The e-mails showl that King County health officials were asking the state's premiere children's hospital questions last year about the number of kids infected by the toxic mold aspergillus.
"How many patients with mold infections have been seen before this cluster in recent years?" health officials wrote June 19, 2018.
In these newly unredacted portions, it shows the hospital revealed to King County it had infected patients as far back as 2001, something the hospital had never told the public until Monday.
That's when Children's CEO held a news conference, saying they only recently realized there might be a correlation among the 14 cases of infections; six of those who were infected, died.
"At the time, we believed that these were isolated infections," Dr.
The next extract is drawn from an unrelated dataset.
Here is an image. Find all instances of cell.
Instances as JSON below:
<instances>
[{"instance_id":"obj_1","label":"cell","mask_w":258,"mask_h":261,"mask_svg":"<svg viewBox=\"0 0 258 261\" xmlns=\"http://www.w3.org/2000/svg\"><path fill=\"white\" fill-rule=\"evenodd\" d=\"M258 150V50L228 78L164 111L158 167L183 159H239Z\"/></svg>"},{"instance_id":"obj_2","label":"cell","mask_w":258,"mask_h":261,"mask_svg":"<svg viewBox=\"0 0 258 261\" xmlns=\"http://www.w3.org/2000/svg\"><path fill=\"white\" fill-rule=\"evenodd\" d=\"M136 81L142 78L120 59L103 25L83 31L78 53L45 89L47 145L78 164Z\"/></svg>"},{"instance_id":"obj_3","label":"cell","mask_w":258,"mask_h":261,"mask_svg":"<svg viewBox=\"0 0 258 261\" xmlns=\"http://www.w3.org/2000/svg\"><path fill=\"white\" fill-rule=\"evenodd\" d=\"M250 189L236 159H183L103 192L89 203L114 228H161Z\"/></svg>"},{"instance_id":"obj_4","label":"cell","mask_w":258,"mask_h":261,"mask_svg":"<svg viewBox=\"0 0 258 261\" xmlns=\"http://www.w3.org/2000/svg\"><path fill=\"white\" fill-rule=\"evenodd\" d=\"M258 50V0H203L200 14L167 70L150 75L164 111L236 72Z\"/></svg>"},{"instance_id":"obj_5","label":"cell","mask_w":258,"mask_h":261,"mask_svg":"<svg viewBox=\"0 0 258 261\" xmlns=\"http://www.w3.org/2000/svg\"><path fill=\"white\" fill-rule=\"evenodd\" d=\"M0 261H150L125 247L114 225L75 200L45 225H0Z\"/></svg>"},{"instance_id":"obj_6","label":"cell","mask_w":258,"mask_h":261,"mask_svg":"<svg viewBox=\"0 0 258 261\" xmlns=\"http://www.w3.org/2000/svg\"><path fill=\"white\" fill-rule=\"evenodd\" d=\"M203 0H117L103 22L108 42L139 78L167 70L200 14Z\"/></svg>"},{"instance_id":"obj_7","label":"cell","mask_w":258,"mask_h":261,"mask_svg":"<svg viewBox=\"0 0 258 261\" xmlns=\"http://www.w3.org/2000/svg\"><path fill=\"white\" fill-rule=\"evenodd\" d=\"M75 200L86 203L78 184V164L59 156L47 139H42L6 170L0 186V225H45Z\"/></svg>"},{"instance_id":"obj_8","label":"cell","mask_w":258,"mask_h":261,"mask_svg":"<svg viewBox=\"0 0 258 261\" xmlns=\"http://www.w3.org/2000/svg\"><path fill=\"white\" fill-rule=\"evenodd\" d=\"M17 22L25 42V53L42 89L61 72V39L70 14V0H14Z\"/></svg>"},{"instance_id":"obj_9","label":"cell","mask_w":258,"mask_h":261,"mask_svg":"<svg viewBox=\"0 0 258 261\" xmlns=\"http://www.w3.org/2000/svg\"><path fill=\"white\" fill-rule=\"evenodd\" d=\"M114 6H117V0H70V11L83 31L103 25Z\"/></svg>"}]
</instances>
Jeff Sperring said. "However, we now believe that these infections were likely caused by the air handling system that serves our operating rooms."
But it's unclear why it took Children's so long to make that connection, especially when, in these June 2018 e-mails, King County was already asking the hospital what they had learned from the past.
"What have you found on retrospective surveillance?" health officials asked.
"It's a little concerning," said Mary Curry, a parent from Alaska who has been coming with a sick child to Children's for 10 years.
She says these latest revelations are disturbing.
"But they're, like, the main hospital you go to," Curry said. "So what other choice do you have?"
Seattle/King County Public Health said the e-mails did not include whether the patients died.
In a statement, health officials said, in part, "in earlier discussions with Children's and experts at Centers for Disease Control, we did not think that the prior cases were related to the current problem."